RENCI Group 4: Multi-scale Ecohydrology

  • Title: Ecohydrologic Responses to Disturbance Events
  • Participants: Jon Duncan, Tony Chang, John Lovette, Tian Gan, Michael Treglia
  • Summary: In the past 30 years, land management protocols, climate change, and land use have radically changed the frequency and magnitudes of disturbance regimes. Landscape scale disturbances can change a forest structure, resulting in impacts on adjacent watersheds that may affect water amount/quality for human and natural resource use. Our project hopes to analyze the biogeochemical, hydrologic, and biodiversity impacts of a suite of disturbance events resulting from a vegetation cover shift.

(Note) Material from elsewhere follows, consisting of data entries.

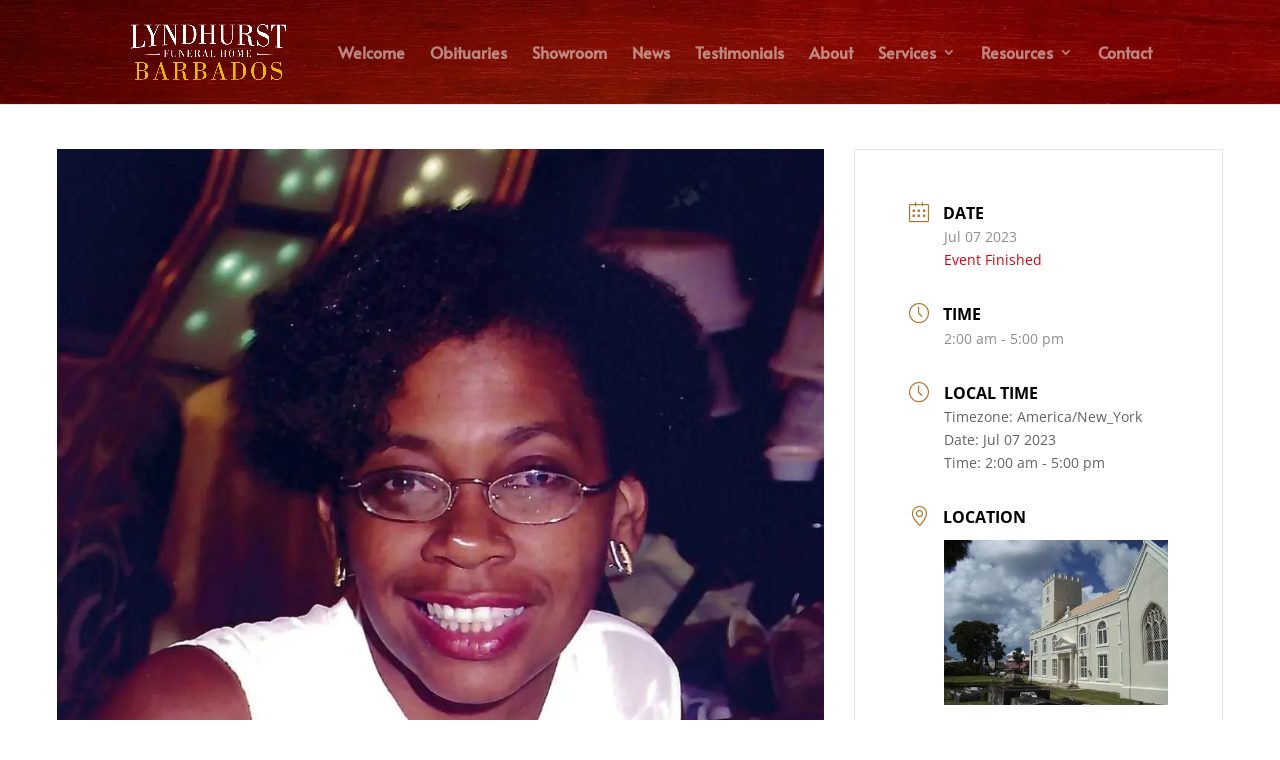

--- FILE ---
content_type: text/css
request_url: https://lyndhurstfuneralhome.com/wp-content/themes/lyndhurst/style.css
body_size: 155
content:
/*---------------------------------------------------------------------------------

 Theme Name:   Lyndhurst
 Theme URI:    https://lyndhurstfuneralhome.com
 Description:  This theme is meant to take advantage of the events as funeral services, and the obituaries submitted.
 Author:       Lyndhurst Limited
 Author URI:   
 Template:     Divi
 Version:      2.2.1
 License:      GNU General Public License v2 or later
 License URI:  http://www.gnu.org/licenses/gpl-2.0.html

------------------------------ ADDITIONAL CSS HERE ------------------------------*/

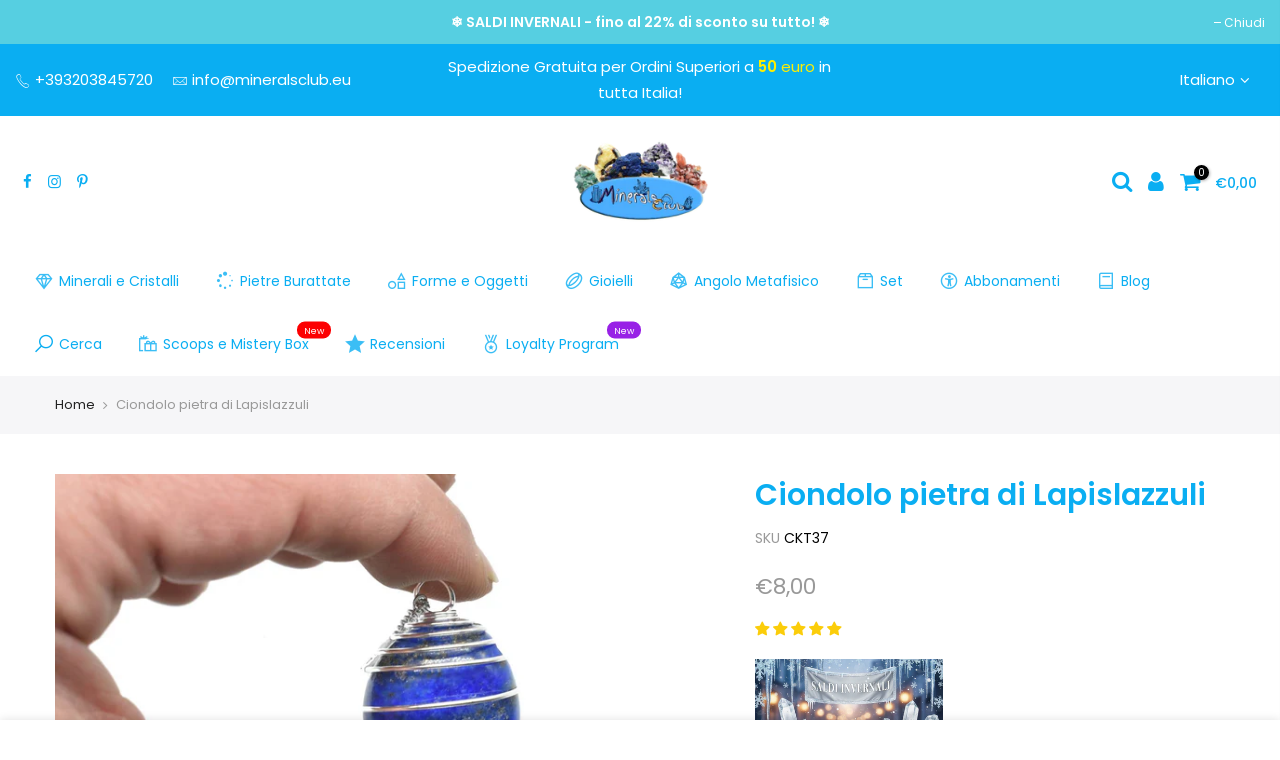

--- FILE ---
content_type: text/html; charset=utf-8
request_url: https://mineralsclub.eu/products/ciondolo-pietra-di-lapislazzuli/?view=js_ppr
body_size: 59
content:
<script type="application/json" id="ModelJson-_ppr">[]</script><script type="application/json" id="NTsettingspr__ppr">{ "related_id":false, "recently_viewed":false, "ProductID":6848652280008, "PrHandle":"ciondolo-pietra-di-lapislazzuli", "cat_handle":null, "scrolltop":null,"ThreeSixty":false,"hashtag":"none", "access_token":"none", "username":"none"}</script>
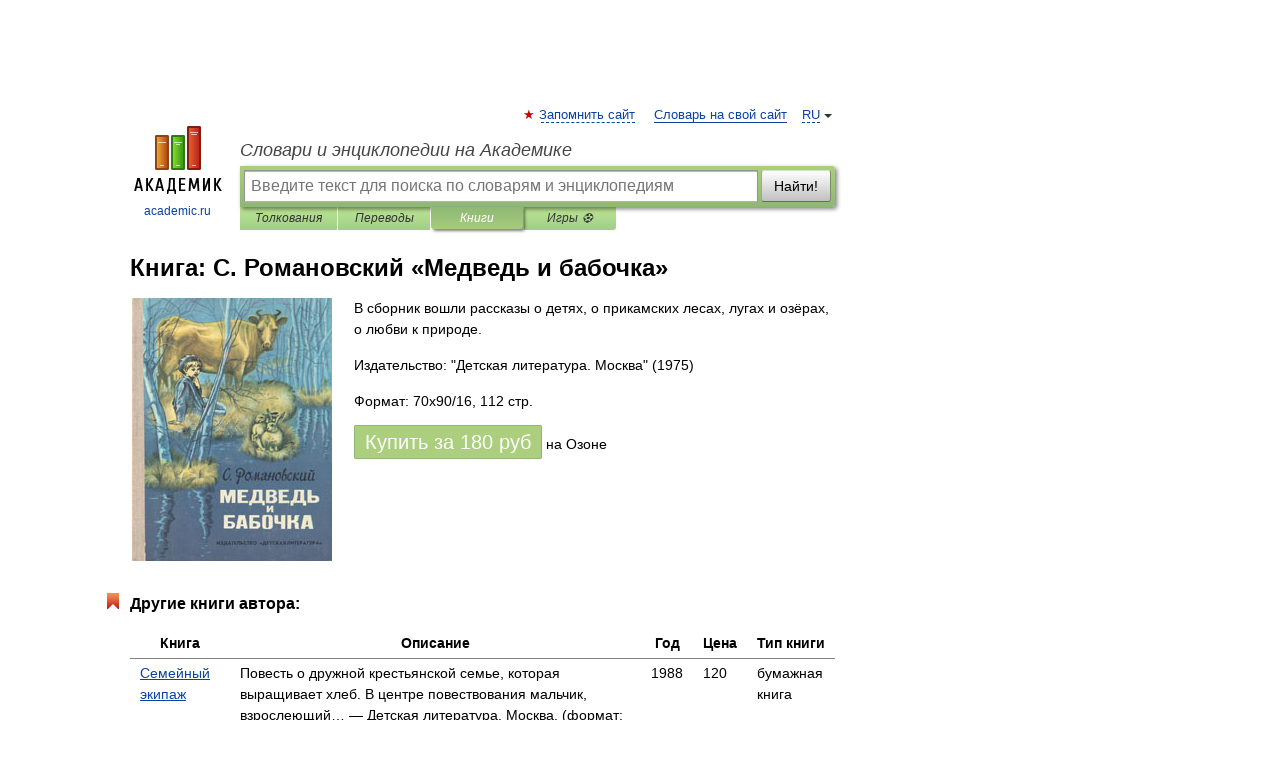

--- FILE ---
content_type: text/html; charset=utf-8
request_url: https://aflt.market.yandex.ru/widgets/service?appVersion=47f9b51ae574f79d9064465ef8af4e6d1c4b8e93
body_size: 492
content:

        <!DOCTYPE html>
        <html>
            <head>
                <title>Виджеты, сервисная страница!</title>

                <script type="text/javascript" src="https://yastatic.net/s3/market-static/affiliate/2393a198fd495f7235c2.js" nonce="FPPUC/WV3psruLwJrEliqQ=="></script>

                <script type="text/javascript" nonce="FPPUC/WV3psruLwJrEliqQ==">
                    window.init({"browserslistEnv":"legacy","page":{"id":"affiliate-widgets:service"},"request":{"id":"1769589877129\u002Fd9ae5952fac23065d23f06c06e490600\u002F1"},"metrikaCounterParams":{"id":45411513,"clickmap":true,"trackLinks":true,"accurateTrackBounce":true}});
                </script>
            </head>
        </html>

These disturbance events include: wildfire, insect/disease, deforestation(logging), hurricanes, ice storms, and human land use. Our two major questions are: 1) Can the effects of disturbance on ecohydrology be generalized across regions, time scales, and spatial scales? 2) What are the factors (climate, geomorphology, forest cover type, edaphic conditions) that lead watersheds to respond similarly to a disturbance event? After an initial literature review, we hope to gather datasets of disturbance from the MODIS Global Disturbance Index (NTSG), Landsat 7 Global Forest Change (Hansen dataset), and the Degree of Human Modification (Theobald dataset). Ecohydrologic response data will be acquired from the USGS NWIS, USFS LTER climDB/hydroDB, and the CUAHSI HIS.